An artist's take on mentoring

Throughout National Mentoring Month, we will be highlighting different perspectives on The Mentor Effect from community leaders across Massachusetts. Today's perspective comes from Yo-el Cassell, the Citydance program manager at the Boston Ballet. Yo-el is a graduate of the Boston Conservatory and has performed in a variety of shows and films, as well as with the Virginia Opera, Heidi Latsky Dance, Chen and Dancers, The American Mime Theater, Spencer/Colton, Pearl Lang Dance Theater, and more.

Why do you believe mentoring is important?
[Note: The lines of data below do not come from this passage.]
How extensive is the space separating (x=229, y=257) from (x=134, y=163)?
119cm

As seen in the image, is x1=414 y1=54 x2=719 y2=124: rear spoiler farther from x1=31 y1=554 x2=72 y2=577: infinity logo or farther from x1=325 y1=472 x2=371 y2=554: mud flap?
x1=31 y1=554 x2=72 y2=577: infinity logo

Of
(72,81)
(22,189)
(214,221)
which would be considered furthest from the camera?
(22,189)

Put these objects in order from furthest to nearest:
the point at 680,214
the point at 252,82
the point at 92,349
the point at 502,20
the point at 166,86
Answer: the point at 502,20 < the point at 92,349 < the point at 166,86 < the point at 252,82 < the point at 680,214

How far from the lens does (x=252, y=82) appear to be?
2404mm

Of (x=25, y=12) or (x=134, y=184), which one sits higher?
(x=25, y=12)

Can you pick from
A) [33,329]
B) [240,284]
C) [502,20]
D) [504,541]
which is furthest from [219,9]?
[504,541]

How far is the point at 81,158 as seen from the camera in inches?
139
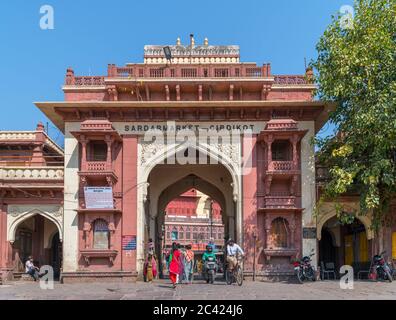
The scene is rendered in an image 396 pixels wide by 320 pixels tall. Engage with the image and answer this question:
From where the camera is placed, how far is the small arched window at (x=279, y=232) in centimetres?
1997

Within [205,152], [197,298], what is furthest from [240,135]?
[197,298]

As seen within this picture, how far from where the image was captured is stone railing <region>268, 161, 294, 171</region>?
19.8 meters

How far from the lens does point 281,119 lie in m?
20.0

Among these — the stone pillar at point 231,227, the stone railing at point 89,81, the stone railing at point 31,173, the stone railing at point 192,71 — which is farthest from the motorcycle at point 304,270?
the stone railing at point 89,81

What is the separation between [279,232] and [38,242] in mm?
10852

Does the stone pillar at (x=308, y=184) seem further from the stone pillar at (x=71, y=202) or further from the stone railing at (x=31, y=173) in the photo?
the stone railing at (x=31, y=173)

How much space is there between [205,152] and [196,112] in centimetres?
150

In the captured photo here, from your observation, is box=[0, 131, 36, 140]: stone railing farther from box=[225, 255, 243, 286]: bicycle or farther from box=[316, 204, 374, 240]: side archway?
box=[316, 204, 374, 240]: side archway

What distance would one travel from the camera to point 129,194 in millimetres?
20109

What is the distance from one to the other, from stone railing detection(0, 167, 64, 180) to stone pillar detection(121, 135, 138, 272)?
2.45m

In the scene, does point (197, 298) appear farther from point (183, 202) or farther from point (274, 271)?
point (183, 202)

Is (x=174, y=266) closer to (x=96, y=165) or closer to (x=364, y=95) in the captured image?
(x=96, y=165)

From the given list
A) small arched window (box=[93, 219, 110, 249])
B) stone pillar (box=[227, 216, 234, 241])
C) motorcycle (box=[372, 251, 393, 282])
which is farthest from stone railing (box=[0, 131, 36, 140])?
motorcycle (box=[372, 251, 393, 282])

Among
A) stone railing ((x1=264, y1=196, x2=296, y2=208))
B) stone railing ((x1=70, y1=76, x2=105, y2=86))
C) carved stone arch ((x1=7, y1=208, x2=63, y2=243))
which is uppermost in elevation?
stone railing ((x1=70, y1=76, x2=105, y2=86))
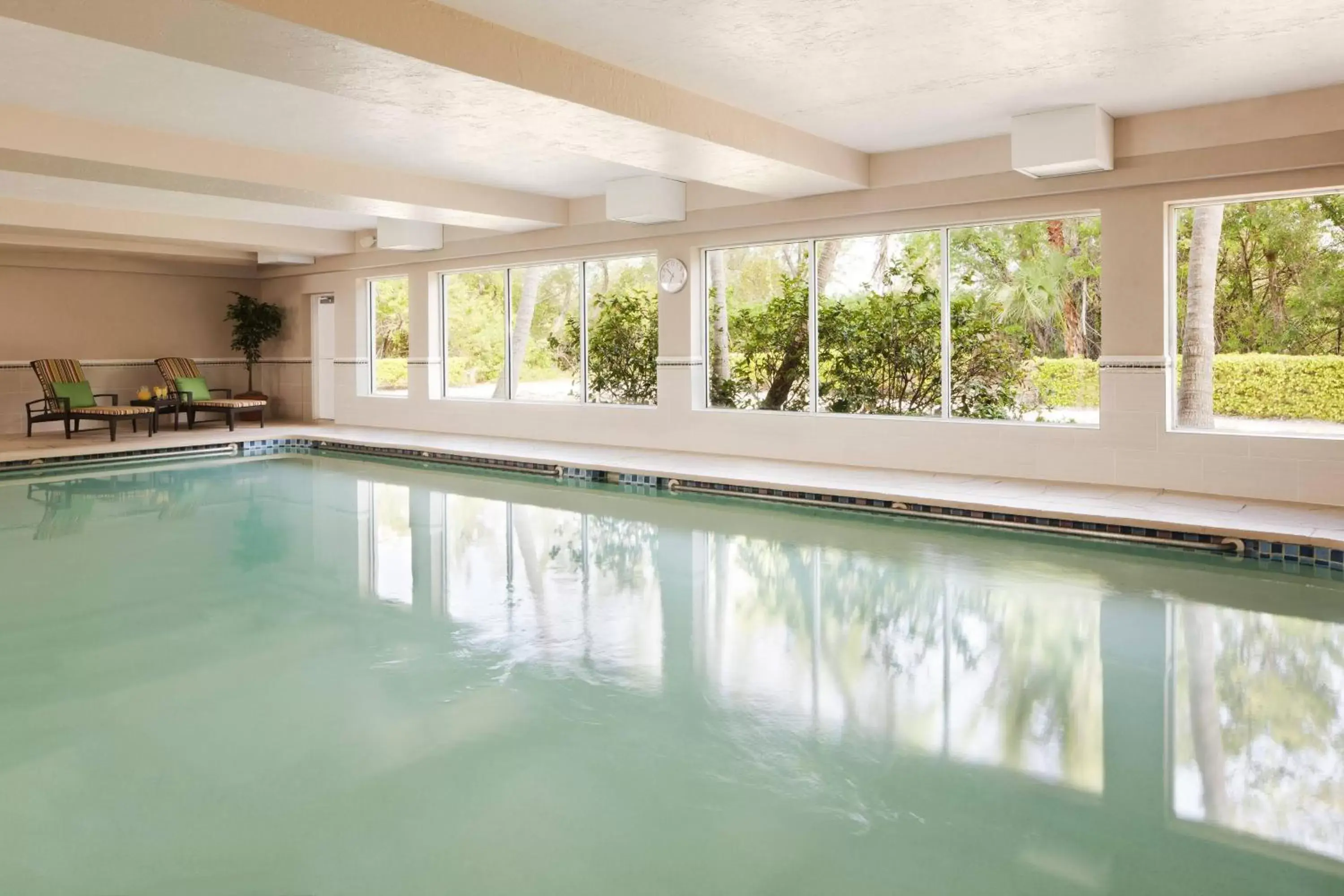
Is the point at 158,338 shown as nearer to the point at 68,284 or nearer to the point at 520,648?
the point at 68,284

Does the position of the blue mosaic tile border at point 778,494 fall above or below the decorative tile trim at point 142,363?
below

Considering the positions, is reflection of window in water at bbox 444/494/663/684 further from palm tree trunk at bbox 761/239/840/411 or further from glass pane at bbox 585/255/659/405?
glass pane at bbox 585/255/659/405

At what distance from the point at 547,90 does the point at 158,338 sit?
11773 millimetres

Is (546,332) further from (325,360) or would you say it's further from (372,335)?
(325,360)

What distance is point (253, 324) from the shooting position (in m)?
15.0

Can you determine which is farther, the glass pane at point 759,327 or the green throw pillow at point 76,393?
the green throw pillow at point 76,393

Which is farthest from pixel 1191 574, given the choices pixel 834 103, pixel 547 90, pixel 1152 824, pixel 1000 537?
pixel 547 90

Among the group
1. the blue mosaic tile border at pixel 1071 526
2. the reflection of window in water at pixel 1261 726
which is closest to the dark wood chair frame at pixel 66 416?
the blue mosaic tile border at pixel 1071 526

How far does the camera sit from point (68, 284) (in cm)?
1383

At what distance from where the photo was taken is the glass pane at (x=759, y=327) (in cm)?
974

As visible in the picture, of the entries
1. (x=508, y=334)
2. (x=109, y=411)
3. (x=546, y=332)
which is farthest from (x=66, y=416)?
(x=546, y=332)

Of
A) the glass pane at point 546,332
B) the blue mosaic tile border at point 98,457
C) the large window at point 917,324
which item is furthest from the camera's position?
the glass pane at point 546,332

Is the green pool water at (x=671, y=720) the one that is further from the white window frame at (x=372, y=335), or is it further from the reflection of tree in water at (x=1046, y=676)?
the white window frame at (x=372, y=335)

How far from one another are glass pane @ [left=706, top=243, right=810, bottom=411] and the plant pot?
26.2 feet
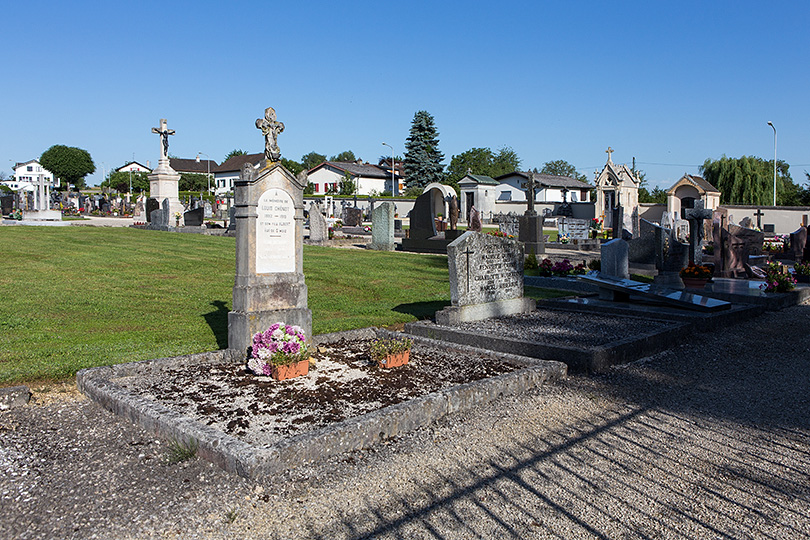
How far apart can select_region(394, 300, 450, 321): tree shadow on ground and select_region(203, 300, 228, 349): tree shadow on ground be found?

Yo-el Cassell ©Kim KennedyTo mentor is to have the opportunity to not only inspire and inform but to create relate-ability, guidance and support. Without the art of mentoring, we as individuals lose the ability to inspire, be inspired and create meaningful relationships. These relationships can help shape and inform not only a  particular individual, but they also give that individual the keys to unlock and inspire others in society. When one is mentoring, they are in a unique situation to provide a perspective that is organic, fluid and personal that to me personally, becomes more impactful and impressionistic.

Who are some of your mentors and what impact did those individuals have on your life?

The mentors from my life are wonderfully etched in my memory for building particular aspects of my identity, both personally and artistically. I truly believe in mentoring not only to inspire and inform others but to pass on the memories and lessons that these mentors have provided for me. They literally shaped the way I approach life, the way I value life and the way I can enrich not only my soul but hopefully and thankfully, the soul of others.

My mentors supported, provoked and inspired in so many different ways. I also am blessed to have had so many incredible mentors. Some include my inspiring father and mother, Arnold and Edna Cassell, who informed my positive outlook and approach in life and in the arts; and my grandfather, Jesus Garcia, confirmed my passion for creativity. Some of my teachers, such as Marina Votta, Michael Lawrence, Sam Kurkjian and  Richard Colton, inspired  me to affirm my belief in how I cannot merely be just a choreographer, dancer or teacher but truly a versatile artist  on a path of discovery each and every day. My wife, Melodie Jeffery-Cassell, made me deeply trust who I am as a person. Lastly, my students are mentors as well, taking advantage of the opportunity to believe that if you can impress the work you are doing then in the end, like mentoring, you are leaving an impression that is memorable, organic and personal.